HALTEPLATZ FÜR NICHT MEHR ALS 3 DROSCHKEN

 

Ich stand an einer Stelle zehn Minuten und wartete auf einen Omnibus. „L’Intran … Paris-Soir … La Liberté“ rief hinter mir ununterbrochen mit unverändertem Tonfall eine Zeitungsfrau. „L’Intran … Paris-Soir … La Liberté“ –– eine Zuchthauszelle von dreieckigem Grundriß. Ich sah vor mir, wie leer es in den Winkeln aussah.

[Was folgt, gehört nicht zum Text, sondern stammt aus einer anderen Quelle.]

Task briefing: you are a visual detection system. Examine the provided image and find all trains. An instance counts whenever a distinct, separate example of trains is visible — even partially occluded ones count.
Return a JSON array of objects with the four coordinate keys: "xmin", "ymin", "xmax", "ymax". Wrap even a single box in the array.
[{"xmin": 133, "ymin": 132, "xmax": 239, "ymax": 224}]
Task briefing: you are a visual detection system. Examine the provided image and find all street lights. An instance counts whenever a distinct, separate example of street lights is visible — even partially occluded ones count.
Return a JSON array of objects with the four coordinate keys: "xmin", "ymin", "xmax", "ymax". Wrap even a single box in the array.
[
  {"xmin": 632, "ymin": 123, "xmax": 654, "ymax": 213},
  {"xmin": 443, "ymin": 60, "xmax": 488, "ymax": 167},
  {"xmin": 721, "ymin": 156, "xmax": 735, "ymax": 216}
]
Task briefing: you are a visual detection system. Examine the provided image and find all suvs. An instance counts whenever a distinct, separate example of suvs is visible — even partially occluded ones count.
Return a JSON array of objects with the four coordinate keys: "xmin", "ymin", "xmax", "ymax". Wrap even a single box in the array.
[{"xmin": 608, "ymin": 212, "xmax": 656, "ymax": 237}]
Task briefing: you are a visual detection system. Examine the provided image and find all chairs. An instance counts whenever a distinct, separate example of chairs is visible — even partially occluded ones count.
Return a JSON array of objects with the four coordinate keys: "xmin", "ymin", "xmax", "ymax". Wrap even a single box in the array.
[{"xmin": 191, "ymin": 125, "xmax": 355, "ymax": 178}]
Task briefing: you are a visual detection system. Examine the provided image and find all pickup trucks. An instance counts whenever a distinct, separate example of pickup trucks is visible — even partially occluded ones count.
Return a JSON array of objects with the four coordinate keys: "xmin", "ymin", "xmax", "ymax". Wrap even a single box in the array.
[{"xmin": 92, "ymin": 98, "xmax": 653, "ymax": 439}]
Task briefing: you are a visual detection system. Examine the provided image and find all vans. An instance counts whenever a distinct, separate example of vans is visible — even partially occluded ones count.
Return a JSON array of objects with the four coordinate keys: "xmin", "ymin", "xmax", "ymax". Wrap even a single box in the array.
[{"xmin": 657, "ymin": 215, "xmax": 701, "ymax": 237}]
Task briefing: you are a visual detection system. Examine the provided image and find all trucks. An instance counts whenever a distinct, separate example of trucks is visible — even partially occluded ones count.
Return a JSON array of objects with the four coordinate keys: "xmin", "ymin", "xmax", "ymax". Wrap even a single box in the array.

Ich sah im Traum „ein verrufenes Haus“. „Ein Hotel, in dem ein Tier verwöhnt ist. Es trinken fast alle nur verwöhntes Tierwasser.“ Ich träumte in diesen Worten und fuhr sofort wieder auf. Vor übergroßer Ermüdung hatte ich im erhellten Zimmer mich in Kleidern aufs Bett geworfen und war sogleich, für einige Sekunden, eingeschlafen.

Es gibt in Mietskasernen eine Musik von so todestrauriger Ausgelassenheit, daß man nicht glauben will, sie sei für den, der spielt: es ist Musik für die möblierten Zimmer, wo einer Sonntags in Gedanken sitzt, die bald mit diesen Noten sich garnieren wie eine Schüssel überreifes Obst mit welken Blättern.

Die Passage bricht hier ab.